● **Извлечённый текст**
+ + + + + + +

Марат Ким. Физика и метафизика света и тени
Герой сегодняшнего интервью – Марат Ким. Мы беседуем в московской мастерской одного из его друзей-художников, где Марат время от времени рисует свои картины. Марат – не совсем «классический» художник, он из тех, кто не укладывается в концепт «пленэр – мастерская – выставка». Это тот случай, когда умение рисовать – лишь одна из граней творческого таланта. Поводом для нашей встречи стала выставка Марата Кима в галерее современного искусства СДМ – банка (Москва, июнь 2019 года).
Тон задает серия работ, выполненных сухой пастелью на больших (55х75 см) цветных, по большей части, черных листах. Зернистость бумаги придает пейзажам бархатистость и некоторую загадочность – хочется подойти совсем близко и вглядеться, не ковер ли это, в самом деле.
Если отнестись к выставке, как к сториборду (Марат Ким – один из первых storyboard artist в российской киноиндустрии), то, скорее всего – это история взаимоотношений света и тени, которая волнует художника бесконечно и всегда, что бы его не занимало в текущий момент – книжная графика, дизайн, кино, бардовская песня (Марат – автор многих песен, в том числе к кино и сериалам) или кажущаяся несбыточной мечта снять полнометражный вестерн наподобие «Хороший, плохой, злой» - хотя, к слову, ведь и во все, что сбылось, когда-то не очень верилось…
- Рассказывая о себе, Вы упомянули, что самое большое влияние на Ваше воспитание оказала бабушка.

+ + + + + + +

● **Данные**

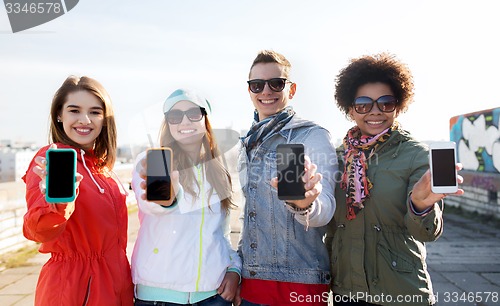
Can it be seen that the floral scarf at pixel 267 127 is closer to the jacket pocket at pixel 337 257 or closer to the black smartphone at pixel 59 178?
the jacket pocket at pixel 337 257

+ + + + + + +

● **Задания**
**1)** Пожалуйста, перескажите короче абзац интервью, начинающийся словами «Тон задает серия работ», и сохраните его основные факты.
**2)** Выпишите из интервью все занятия, которые перечислены после слов «что бы его не занимало в текущий момент» и стоят перед словом «или».

● **Ответы**
**1)** Тон выставки задают пейзажи сухой пастелью на больших (55х75 см) цветных, в основном черных листах. Зернистая бумага делает их бархатистыми и немного загадочными: хочется подойти вплотную и проверить, не ковер ли это.

**2)**
- книжная графика
- дизайн
- кино
- бардовская песня